Stats of the week: All about mobile apps

What do 11, 15, -42 and 1 (and 5) have in common? They're all big numbers from the past week in digital for Pandora, Apple, Facebook, and Chick-fil-A.

What do 11, 15, -42 and 1 (and 5) have in common? They’re all big numbers from the past week in digital for Pandora, Apple, Facebook, and Chick-fil-A.

Back when we used do The Digital Download (you know, two weeks ago) there would almost always be a common theme. It was never planned; it just worked out that way. One week, it seemed like a lot of the big news items in digital were about video and the next, all the major platforms seemed to have algorithmic updates.

With that in mind, we decided to bring back another former Friday feature: Stats of the Week, which readers generally found more interesting than its cousin, Tweets of the Week. (Except for the week it was all Back to the Future-themed, obviously.)

The old Stats of the Week was pretty random, just a collection of numbers about anything from ad blocking to email open rates. From now on, when we do stats round-ups, they’ll have something tying them together.

Last week, it was all the Snapchat stats from Mary Meeker’s annual report. This week: apps.


Apple currently shares its revenue with developers at a 70/30 split. Earlier this week, the tech giant announced that it will soon decrease its own cut down to 15 percent, provided the developers can maintain a subscription with a user for longer than a year.

In January, the company said they’ve earned a collective $40 billion since the App Store’s launch eight years ago, though the overwhelming majority of that money has gone to game developers. The new revenue model can spread the wealth a bit more, giving developers of free apps the opportunity to charge for app subscriptions, rather than one-time payments.

That’s not the only change coming to the iOS App Store, which will also start putting search ads in its search results next week. Paid search works for marketers, something Apple knows better than just about anyone (except Amazon and maybe Etsy).


Facebook made one of the biggest leaps in value, according to the BrandZ Top 100 list that Millward Brown Digital released Wednesday. Part of Facebook’s rise was attributed to ever-changing nature, which now includes hosting publishers’ original content.

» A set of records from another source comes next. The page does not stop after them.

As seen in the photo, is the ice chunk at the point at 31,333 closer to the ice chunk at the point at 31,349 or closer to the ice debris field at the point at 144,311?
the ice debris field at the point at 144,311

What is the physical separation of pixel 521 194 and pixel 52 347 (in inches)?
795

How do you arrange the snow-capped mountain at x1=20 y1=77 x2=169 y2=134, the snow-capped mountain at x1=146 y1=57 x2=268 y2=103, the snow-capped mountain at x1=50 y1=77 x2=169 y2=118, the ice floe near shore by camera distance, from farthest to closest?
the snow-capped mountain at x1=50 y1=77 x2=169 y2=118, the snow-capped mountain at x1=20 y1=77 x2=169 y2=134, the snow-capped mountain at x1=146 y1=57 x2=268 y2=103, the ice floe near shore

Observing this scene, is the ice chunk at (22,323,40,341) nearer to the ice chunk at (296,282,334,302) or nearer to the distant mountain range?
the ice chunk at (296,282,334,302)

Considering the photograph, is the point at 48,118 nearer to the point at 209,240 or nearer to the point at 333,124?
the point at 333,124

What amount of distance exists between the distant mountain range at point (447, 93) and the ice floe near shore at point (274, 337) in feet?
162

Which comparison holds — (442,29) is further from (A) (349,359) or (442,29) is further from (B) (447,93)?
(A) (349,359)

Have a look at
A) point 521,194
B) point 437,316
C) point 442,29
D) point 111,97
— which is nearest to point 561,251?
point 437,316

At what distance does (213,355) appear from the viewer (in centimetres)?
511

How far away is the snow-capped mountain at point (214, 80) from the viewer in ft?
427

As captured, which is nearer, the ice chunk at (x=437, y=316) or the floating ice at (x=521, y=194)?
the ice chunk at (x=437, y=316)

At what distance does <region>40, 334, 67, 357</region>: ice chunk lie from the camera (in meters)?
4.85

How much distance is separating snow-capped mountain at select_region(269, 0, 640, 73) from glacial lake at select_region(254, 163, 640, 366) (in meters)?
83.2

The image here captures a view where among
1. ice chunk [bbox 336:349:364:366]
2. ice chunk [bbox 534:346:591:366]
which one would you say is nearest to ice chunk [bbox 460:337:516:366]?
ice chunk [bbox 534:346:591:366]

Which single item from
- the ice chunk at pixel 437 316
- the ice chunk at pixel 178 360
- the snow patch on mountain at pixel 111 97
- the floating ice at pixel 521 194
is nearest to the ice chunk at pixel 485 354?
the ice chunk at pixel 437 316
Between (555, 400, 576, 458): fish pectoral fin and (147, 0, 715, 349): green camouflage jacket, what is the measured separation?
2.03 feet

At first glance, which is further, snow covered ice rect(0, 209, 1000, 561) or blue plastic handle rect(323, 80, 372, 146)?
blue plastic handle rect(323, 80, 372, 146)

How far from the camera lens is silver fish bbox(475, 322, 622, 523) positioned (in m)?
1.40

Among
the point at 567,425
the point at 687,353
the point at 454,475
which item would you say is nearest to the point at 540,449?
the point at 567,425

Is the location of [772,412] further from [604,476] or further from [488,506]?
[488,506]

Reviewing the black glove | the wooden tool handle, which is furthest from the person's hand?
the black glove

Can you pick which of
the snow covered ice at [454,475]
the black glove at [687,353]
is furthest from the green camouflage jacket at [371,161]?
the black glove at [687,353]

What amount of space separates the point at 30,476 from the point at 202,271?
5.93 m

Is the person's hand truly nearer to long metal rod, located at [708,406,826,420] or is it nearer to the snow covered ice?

Though the quantity of these posts has increased month-over-month, its reach has decreased by 42 percent from January to May, according to research by social media optimization platform SocialFlow. The decline was particularly dramatic from January to February, likely as a result of an algorithm tweak that promised to deliver the most relevant articles to users via qualitative data.



Meanwhile, Snapchat – which sees more daily users than Twitter, as of last week – is working on courting those same publishers, some of whom aren’t happy with the traffic they receive from the app. Snapchat’s bold new redesign gives Discover and Live Stories subscribe buttons and creative headlines in order to make them more attractive and appealing.


Mobile ordering apps are still something of a novelty for restaurant chains. The strategy worked well for Starbucks and Taco Bell and now, Chick-fil-A, the latest fast food brand to go that route. One is both the name of Chick-fil-A’s app and its position in the iOS App Store.

The app hit the 1 million downloads milestone within three days, topping the App Store’s chart. A week after its launch, it’s still number five, beating out both Instagram and Facebook. Chick-fil-A’s top position is unprecedented; Taco Bell’s app peaked at 14.


It’s particularly noteworthy because Chick-fil-A is a comparatively small chain. There are 3.2 Taco Bells for every Chick-fil-A in the U.S., only three of which are in New York City. By comparison, there are more than three Starbucks locations within a five-minute walk from ClickZ‘s office; one of them is literally in our building’s lobby.

How was Chick-fil-A’s app able to make such a big splash? A deep analysis in The Atlantic pointed out that the chain focuses on families. It probably didn’t hurt that downloading the app gets you a free chicken sandwich.


Given the number of campaigns it runs during the typical month, Pandora has about 1,000 different audience segments. And all of them will soon see brand new ad formats on the music-streaming app.

Pandora’s current display ads are mostly the standard 300×250 rectangles, which will be replaced by muted video and responsive mobile display ads. The ads will also be pre-rendered for faster load times and better viewability, and refined to give listeners improved signals of intent to continue with an ad or dismiss it altogether.

The Visual Ad Experience, as Pandora is calling it, will be available later this year. From early tests with the responsive mobile display ads, the company has seen an 11 percent increase in time users spent on brands’ landing pages. Lexus and Express are among the brands who will participate in the ad format’s beta test in August.